Die Preisverleihung


Verantwortung für eine "inklusive Schule"

In der Berliner Bertelsmann Repräsentanz traf sich am 31. August 2009 ein "inklusives" Publikum zur Verleihung der Jakob Muth-Preise. Vom neunjährigen Noah aus der Sophie Scholl-Schule Gießen bis zur niedersächsischen Kultusministerin Heister-Neumann waren alle Gäste von den Leistungen der drei Preisträger-Schulen beeindruckt. Die Behindertenbeauftragte der Bundesregierung, Karin Evers-Meyer (Foto), war als Initiatorin des Wettbewerbs überzeugt: "Von den guten Beispielen der Preisträger und aller Bewerberschulen kann ein Schneeballeffekt für mehr gemeinsamen Unterricht von behinderten und nicht behinderten Kindern ausgehen." Walter Hirche, Präsident der Deutschen UNESCO-Kommission, betonte: "Wir alle tragen die Verantwortung dafür, dass die Vision `Bildung für alle´ Wirklichkeit wird. Für die Bertelsmann Stiftung äußerte Liz Mohn ihre Zuversicht: "Die Schule, die alle Kinder mitnimmt, wird die `Schule der Zukunft´ in Deutschland."

"Leistung inklusive individueller Förderung"

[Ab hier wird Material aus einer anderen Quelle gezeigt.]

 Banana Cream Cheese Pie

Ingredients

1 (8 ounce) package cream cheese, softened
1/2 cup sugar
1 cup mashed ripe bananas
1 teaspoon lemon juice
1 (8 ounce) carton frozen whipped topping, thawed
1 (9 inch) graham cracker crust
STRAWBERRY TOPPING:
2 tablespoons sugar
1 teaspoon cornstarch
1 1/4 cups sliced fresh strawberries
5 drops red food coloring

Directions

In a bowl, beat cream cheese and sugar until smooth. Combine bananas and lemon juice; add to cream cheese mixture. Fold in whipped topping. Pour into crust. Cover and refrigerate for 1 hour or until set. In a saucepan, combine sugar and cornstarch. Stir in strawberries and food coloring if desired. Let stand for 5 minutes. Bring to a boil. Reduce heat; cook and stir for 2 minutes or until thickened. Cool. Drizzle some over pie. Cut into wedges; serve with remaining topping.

Zwei zentrale Anliegen vereinen die drei Preisträger des "Jakob Muth-Preises für inklusive Schule": Die Erika-Mann Grundschule aus Berlin-Wedding, die Integrierte Gesamt-schule aus Hannover-Linden und die Sophie-Scholl-Schule Gießen schätzen die Vielfalt der Schulkinder als Bereicherung und fördern jede Schülerin und jeden Schüler individuell auf ihrem Lernweg. Unter unterschiedlichen Ausgangsbedingungen ermöglichen die drei Schulen den gemeinsamen Unterricht von Kindern mit und ohne sonderpädagogischen Förderbedarf. Sie lehren damit nicht nur innerhalb ihrer Schul-gemeinschaft den Respekt im Umgang mit verschiedenen Begabungen und Lebenssituationen. Die drei Preisträger aus Berlin, Niedersachsen und Hessen können auch Profis aus Politik und Pädagogik überzeugen, dass "inklusive Schule" in Deutschland machbar ist.

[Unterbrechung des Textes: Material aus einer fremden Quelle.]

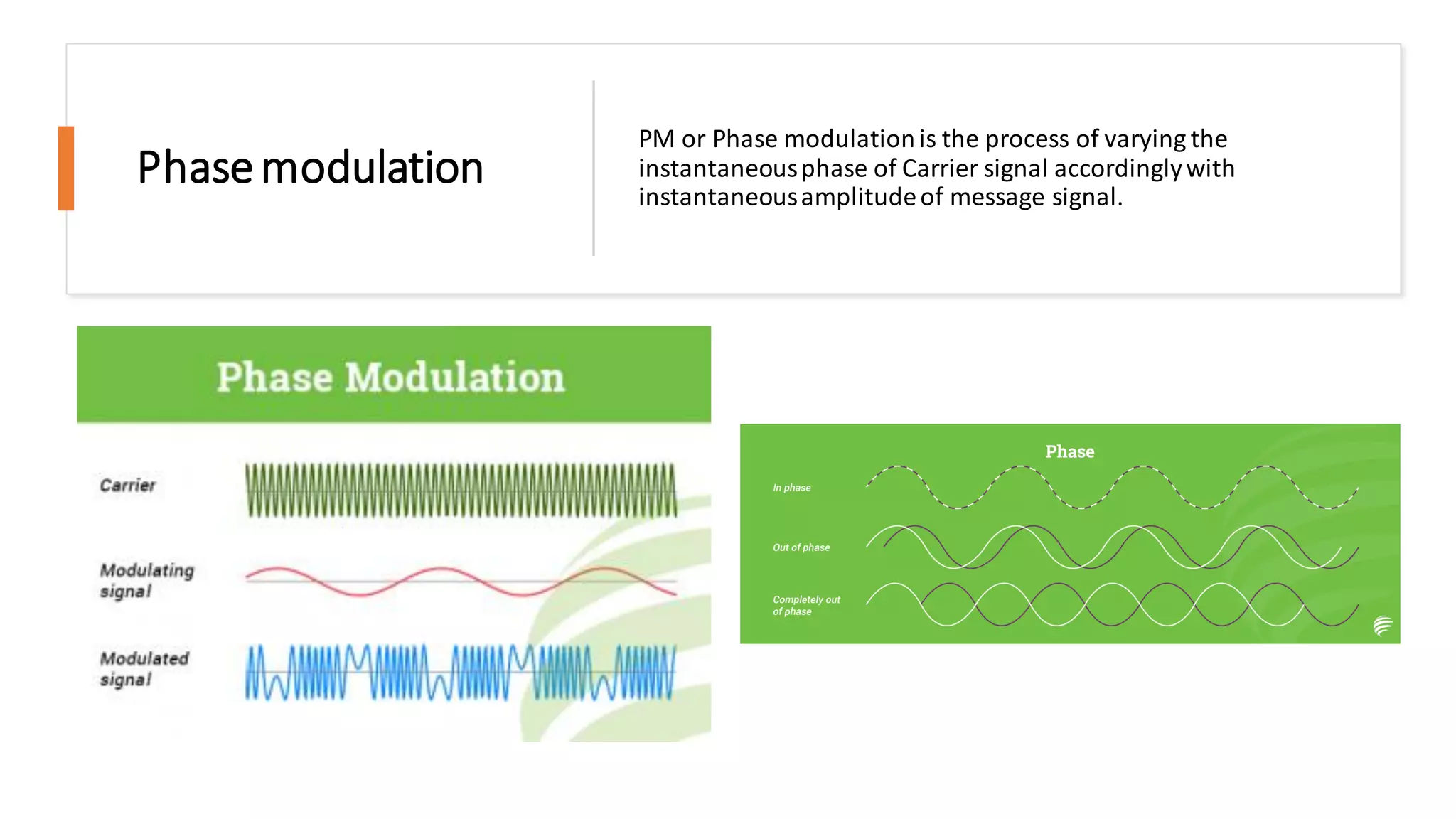 Phase modulation

PM or Phase modulation is the process of varying the instantaneous phase of Carrier signal accordingly with instantaneous amplitude of message signal.

Phase Modulation

Carrier

Modulating signal

Modulated signal

Phase

In phase

Out of phase

Completely out of phase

"Bühne frei" für mutige Weichenstellung

Eingerahmt von theatralischer Akrobatik der Hannoveraner Gesamtschüler zeigte die Bremer Bildungssenatorin Renate Jürgens-Pieper zum Abschluss mögliche "Perspektiven für die inklusive Schule" in Deutschland auf. Ausgehend von den Bremer Erfahrungen plädierte sie für politischen Mut zu neuen Weichenstellungen. Zudem verweis sie auf die Notwendigkeit zum poltischen Konsens, damit die dauerhafte Entwicklung zur inklusiven Schule nicht von wechselnden Mehrheiten gefährdet wird.